Your objective
Update the lines below by replacing each occurrence of "potted plant" with "houseplant", leaving everything else unchanged.

Data for this task
□ □ □ □ □ □ □
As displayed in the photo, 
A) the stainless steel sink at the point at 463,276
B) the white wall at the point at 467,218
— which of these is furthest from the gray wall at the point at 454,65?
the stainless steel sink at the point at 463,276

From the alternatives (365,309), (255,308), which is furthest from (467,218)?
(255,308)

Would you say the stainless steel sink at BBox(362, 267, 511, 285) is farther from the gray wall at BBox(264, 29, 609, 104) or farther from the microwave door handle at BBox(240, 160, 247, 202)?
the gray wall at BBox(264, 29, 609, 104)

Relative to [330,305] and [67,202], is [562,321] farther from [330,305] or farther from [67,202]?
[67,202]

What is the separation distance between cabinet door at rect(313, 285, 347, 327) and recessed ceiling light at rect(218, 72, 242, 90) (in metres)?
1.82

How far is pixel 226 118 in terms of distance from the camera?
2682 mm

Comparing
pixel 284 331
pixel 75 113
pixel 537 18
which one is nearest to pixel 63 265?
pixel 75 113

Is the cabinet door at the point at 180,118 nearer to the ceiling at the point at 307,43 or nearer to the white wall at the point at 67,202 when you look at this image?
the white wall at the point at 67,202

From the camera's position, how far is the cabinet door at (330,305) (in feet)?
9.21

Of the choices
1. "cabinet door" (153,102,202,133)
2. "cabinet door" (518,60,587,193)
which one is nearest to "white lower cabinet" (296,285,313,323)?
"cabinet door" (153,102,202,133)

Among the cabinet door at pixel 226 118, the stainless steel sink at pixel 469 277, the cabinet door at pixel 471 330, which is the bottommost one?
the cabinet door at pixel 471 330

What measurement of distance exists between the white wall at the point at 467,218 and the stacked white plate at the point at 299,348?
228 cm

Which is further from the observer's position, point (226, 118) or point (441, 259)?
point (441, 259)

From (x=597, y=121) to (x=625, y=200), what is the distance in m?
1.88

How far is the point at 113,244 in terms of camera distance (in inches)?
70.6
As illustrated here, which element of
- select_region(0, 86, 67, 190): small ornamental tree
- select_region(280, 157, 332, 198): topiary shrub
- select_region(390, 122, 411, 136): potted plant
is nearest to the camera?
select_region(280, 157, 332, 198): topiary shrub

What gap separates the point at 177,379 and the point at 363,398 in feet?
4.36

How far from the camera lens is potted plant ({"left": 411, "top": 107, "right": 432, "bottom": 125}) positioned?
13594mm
□ □ □ □ □ □ □
Reply
As displayed in the photo, 
A) the stainless steel sink at the point at 463,276
B) the white wall at the point at 467,218
— which of these is furthest from the gray wall at the point at 454,65?
the stainless steel sink at the point at 463,276

From the alternatives (365,309), (255,308), which is furthest from (467,218)?
(255,308)

Would you say the stainless steel sink at BBox(362, 267, 511, 285) is farther from the gray wall at BBox(264, 29, 609, 104) or farther from the microwave door handle at BBox(240, 160, 247, 202)?
the gray wall at BBox(264, 29, 609, 104)

Relative to [330,305] and [67,202], is [562,321] farther from [330,305] or farther from [67,202]?
[67,202]

What is the separation distance between cabinet door at rect(313, 285, 347, 327) and recessed ceiling light at rect(218, 72, 242, 90) (in metres)?
1.82

How far is pixel 226 118 in terms of distance from the camera?
2682 mm

Comparing
pixel 284 331
pixel 75 113
pixel 537 18
which one is nearest to pixel 63 265?
pixel 75 113

Is the cabinet door at the point at 180,118 nearer to the ceiling at the point at 307,43 or nearer to the white wall at the point at 67,202 when you look at this image?
the white wall at the point at 67,202

From the camera's position, how far is the cabinet door at (330,305) (in feet)?
9.21

Of the choices
1. "cabinet door" (153,102,202,133)
2. "cabinet door" (518,60,587,193)
which one is nearest to "white lower cabinet" (296,285,313,323)?
"cabinet door" (153,102,202,133)

Among the cabinet door at pixel 226 118, the stainless steel sink at pixel 469 277, the cabinet door at pixel 471 330, which is the bottommost one?
the cabinet door at pixel 471 330

What measurement of distance exists between the white wall at the point at 467,218 and the stacked white plate at the point at 299,348?
228 cm

Which is further from the observer's position, point (226, 118) or point (441, 259)?
point (441, 259)

From (x=597, y=121) to (x=625, y=200), what is the distance in m?
1.88

How far is the point at 113,244 in terms of camera distance (in inches)?
70.6
As illustrated here, which element of
- select_region(0, 86, 67, 190): small ornamental tree
- select_region(280, 157, 332, 198): topiary shrub
- select_region(390, 122, 411, 136): houseplant
is nearest to the camera?
select_region(280, 157, 332, 198): topiary shrub

What gap separates the point at 177,379 and the point at 363,398 in feet?
4.36

How far from the camera lens is houseplant ({"left": 411, "top": 107, "right": 432, "bottom": 125}) positioned?
13594mm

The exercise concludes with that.